Rewrite the items below with "flagpole" replaced by "pole" and everything else unchanged. Leave out the pictures.

======

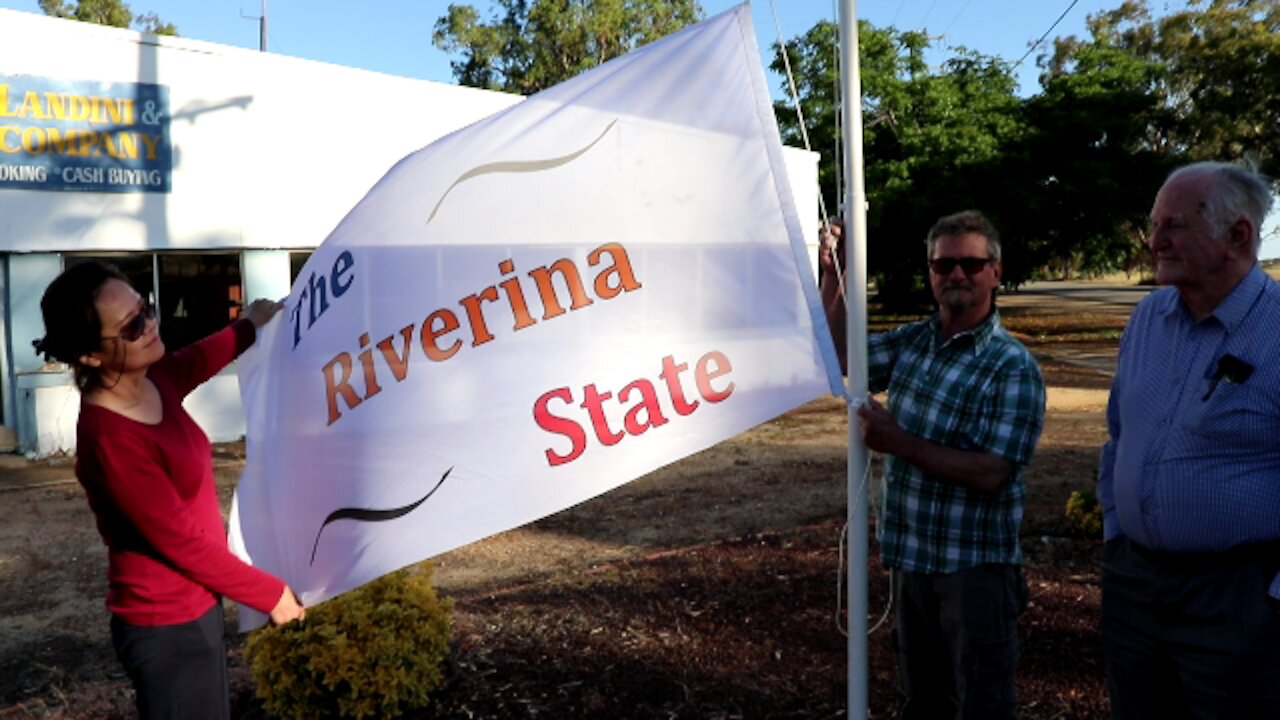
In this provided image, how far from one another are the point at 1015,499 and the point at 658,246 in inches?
46.0

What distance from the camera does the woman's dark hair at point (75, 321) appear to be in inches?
96.8

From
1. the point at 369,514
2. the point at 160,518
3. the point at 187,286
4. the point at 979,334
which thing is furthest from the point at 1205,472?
the point at 187,286

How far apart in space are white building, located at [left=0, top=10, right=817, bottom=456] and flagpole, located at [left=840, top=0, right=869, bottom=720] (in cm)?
1073

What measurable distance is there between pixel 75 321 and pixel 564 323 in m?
1.12

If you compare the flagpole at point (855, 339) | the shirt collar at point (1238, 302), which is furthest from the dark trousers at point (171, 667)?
the shirt collar at point (1238, 302)

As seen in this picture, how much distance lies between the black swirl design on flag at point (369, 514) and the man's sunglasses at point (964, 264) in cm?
137

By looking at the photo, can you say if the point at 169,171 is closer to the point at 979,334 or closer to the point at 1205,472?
the point at 979,334

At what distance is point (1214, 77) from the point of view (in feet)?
102

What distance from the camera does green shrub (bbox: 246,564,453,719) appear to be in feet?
12.0

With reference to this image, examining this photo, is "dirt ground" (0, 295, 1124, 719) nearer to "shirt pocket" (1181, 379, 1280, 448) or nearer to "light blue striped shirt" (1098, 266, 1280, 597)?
"light blue striped shirt" (1098, 266, 1280, 597)

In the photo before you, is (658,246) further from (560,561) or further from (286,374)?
(560,561)

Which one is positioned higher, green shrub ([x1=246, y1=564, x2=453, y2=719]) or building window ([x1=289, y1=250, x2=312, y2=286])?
building window ([x1=289, y1=250, x2=312, y2=286])

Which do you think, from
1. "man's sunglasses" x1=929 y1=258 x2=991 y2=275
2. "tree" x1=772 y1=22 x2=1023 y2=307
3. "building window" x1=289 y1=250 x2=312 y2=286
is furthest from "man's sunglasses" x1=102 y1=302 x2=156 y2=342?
"tree" x1=772 y1=22 x2=1023 y2=307

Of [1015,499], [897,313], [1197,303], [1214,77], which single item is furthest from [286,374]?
[1214,77]
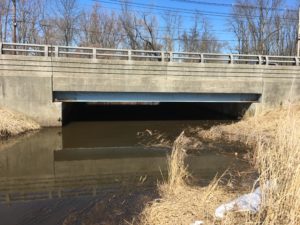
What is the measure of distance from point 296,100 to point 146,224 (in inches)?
707

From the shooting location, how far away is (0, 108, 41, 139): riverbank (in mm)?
15384

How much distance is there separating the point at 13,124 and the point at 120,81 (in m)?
5.98

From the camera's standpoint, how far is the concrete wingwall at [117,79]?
18.0 metres

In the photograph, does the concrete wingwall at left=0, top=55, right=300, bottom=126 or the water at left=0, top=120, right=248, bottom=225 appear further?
the concrete wingwall at left=0, top=55, right=300, bottom=126

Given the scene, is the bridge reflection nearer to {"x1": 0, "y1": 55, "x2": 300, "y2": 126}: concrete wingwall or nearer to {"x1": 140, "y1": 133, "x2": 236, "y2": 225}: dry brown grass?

======

# Solution for this problem:
In this provided image, how far from one another are the point at 1015,499 and the point at 658,246 in inches?
46.0

What distance from the camera does the woman's dark hair at point (75, 321) appear to be in inches?
96.8

From
1. the point at 369,514
2. the point at 160,518
3. the point at 187,286
4. the point at 979,334
which thing is furthest from the point at 1205,472?
the point at 187,286

How far apart in space are white building, located at [left=0, top=10, right=817, bottom=456] and pole, located at [left=840, top=0, right=869, bottom=720] (in cm)?
1073

What measurable distance is there between pixel 75 321 and pixel 564 323 in m?
1.12

If you compare the pole at point (855, 339) | the shirt collar at point (1238, 302), which is furthest from the dark trousers at point (171, 667)?
the shirt collar at point (1238, 302)

As seen in this picture, how much distance lies between the black swirl design on flag at point (369, 514) and the man's sunglasses at point (964, 264) in cm?
137

By looking at the photo, can you say if the point at 169,171 is closer to the point at 979,334 or closer to the point at 1205,472?
the point at 979,334

At what distance is point (1214, 77) from the point of view (in feet)?
102

What distance from the camera does green shrub (bbox: 246,564,453,719) appear to be in feet?
12.0

With reference to this image, examining this photo, is "dirt ground" (0, 295, 1124, 719) nearer to "shirt pocket" (1181, 379, 1280, 448) or nearer to "light blue striped shirt" (1098, 266, 1280, 597)?
"light blue striped shirt" (1098, 266, 1280, 597)

In the photo before you, is (658,246) further from (560,561) or further from (286,374)?
(560,561)

Which one is positioned higher, green shrub ([x1=246, y1=564, x2=453, y2=719]) or building window ([x1=289, y1=250, x2=312, y2=286])?
building window ([x1=289, y1=250, x2=312, y2=286])

Which do you think, from
1. "man's sunglasses" x1=929 y1=258 x2=991 y2=275
2. "tree" x1=772 y1=22 x2=1023 y2=307
3. "building window" x1=289 y1=250 x2=312 y2=286
is furthest from "man's sunglasses" x1=102 y1=302 x2=156 y2=342?
"tree" x1=772 y1=22 x2=1023 y2=307

Of [1015,499], [897,313], [1197,303], [1214,77], which single item is furthest from [286,374]?
[1214,77]
What is the measure of distance from point 296,100 to point 146,224 (in inches)?
707

From the shooting location, how far away is (0, 108, 41, 139): riverbank (in mm)?
15384

How much distance is there separating the point at 13,124 and the point at 120,81 (in m)?
5.98

From the camera's standpoint, how far is the concrete wingwall at [117,79]?
18.0 metres

In the photograph, does the concrete wingwall at left=0, top=55, right=300, bottom=126 or the water at left=0, top=120, right=248, bottom=225 appear further?
the concrete wingwall at left=0, top=55, right=300, bottom=126

Given the scene, is the bridge reflection nearer to {"x1": 0, "y1": 55, "x2": 300, "y2": 126}: concrete wingwall or nearer to {"x1": 140, "y1": 133, "x2": 236, "y2": 225}: dry brown grass?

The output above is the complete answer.